Un tribunal ougandais a accordé 40 000 dollars (38 200 €) à 20 hommes torturés par la police après leur arrestation pour homosexualité présumée en 2020. Cette décision, rendue le 22 novembre, fait suite à des actes de torture subis lors du confinement lié à la COVID-19.
Les hommes, arrêtés à Nkokonjeru, ont témoigné de violences physiques et psychologiques, allant des coups à des examens anaux forcés, en raison de leur orientation sexuelle. Bien que les autorités aient justifié leur arrestation par des accusations de négligence sanitaire, les relations entre personnes de même sexe demeurent illégales en Ouganda.
En 2023, le président Yoweri Museveni a même promulgué une loi renforçant la répression, y compris la peine de mort pour « homosexualité aggravée ». Frank Mugisha, directeur de Sexual Minorities Uganda, a salué cette décision comme une avancée pour la communauté LGBTQ+ rapporte le média Washington Blade.





Karen Cahall, une enseignante de l'école Monroe dans l'Ohio, a été suspendue pendant trois jours avec retenue de salaire pour avoir inclus quatre livres contenant des personnages LGBT dans sa bibliothèque de classe.
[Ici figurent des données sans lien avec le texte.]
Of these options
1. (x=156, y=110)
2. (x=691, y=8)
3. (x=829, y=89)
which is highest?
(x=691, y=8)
Après plus de 30 ans de service, Mme Cahall a décidé de porter plainte contre le district scolaire, affirmant que cette décision viole ses droits constitutionnels et constitue une discrimination. La suspension fait suite à la plainte d'une mère d'élève, qui a considéré ces ouvrages inappropriés. Le surintendant, Tracey Miller, a justifié la sanction en soulignant que l’institutrice avait contourné le processus d'approbation en place.
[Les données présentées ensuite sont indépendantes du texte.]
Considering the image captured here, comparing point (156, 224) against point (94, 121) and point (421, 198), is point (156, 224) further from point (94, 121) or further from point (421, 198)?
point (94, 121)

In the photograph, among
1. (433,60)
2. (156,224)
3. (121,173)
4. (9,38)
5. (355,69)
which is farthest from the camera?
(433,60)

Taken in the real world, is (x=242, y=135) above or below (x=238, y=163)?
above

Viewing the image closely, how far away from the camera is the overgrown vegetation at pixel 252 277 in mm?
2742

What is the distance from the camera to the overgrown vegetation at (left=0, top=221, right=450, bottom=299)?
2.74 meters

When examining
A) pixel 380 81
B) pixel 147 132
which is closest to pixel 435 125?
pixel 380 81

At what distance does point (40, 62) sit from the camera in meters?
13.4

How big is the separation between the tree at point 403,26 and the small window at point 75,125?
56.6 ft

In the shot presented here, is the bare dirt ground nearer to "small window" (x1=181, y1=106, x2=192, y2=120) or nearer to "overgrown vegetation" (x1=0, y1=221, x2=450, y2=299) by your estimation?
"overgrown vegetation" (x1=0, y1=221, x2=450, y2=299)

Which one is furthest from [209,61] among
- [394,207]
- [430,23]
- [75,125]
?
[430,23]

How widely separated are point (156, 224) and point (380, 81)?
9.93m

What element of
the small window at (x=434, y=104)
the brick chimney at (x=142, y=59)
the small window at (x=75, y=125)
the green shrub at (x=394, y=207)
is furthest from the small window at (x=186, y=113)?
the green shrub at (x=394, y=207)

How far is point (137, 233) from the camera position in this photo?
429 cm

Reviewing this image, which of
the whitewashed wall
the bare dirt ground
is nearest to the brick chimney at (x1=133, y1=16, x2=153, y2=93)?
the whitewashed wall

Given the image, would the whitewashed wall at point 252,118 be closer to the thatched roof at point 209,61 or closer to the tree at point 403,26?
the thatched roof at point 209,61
Le 19 novembre, la représentante républicaine Nancy Mace a proposé un texte controversé visant à interdire à Sarah McBride, première élue trans du Congrès américain, d'utiliser les toilettes pour femmes du Capitole. Cette initiative a suscité des réactions vives au sein du camp démocrate, qualifiant le projet de « cruel » et « odieux ». Des élus comme Becca Balint et Mark Pocan ont dénoncé une manœuvre politique visant à attirer l'attention de Donald Trump. Nancy Mace soutient que « les hommes biologiques n’ont rien à faire dans les espaces privés des femmes », tandis que des figures républicaines comme Mike Johnson ont botté en touche, apprend-t-on dans un article du Monde, plaçant la question dans un contexte de débat plus large sans se prononcer clairement. En réponse, Sarah McBride a qualifié le projet de Mace de « manœuvre de l'extrême droite », appelant à une plus grande compréhension et respect dans les interactions entre individus aux parcours divers.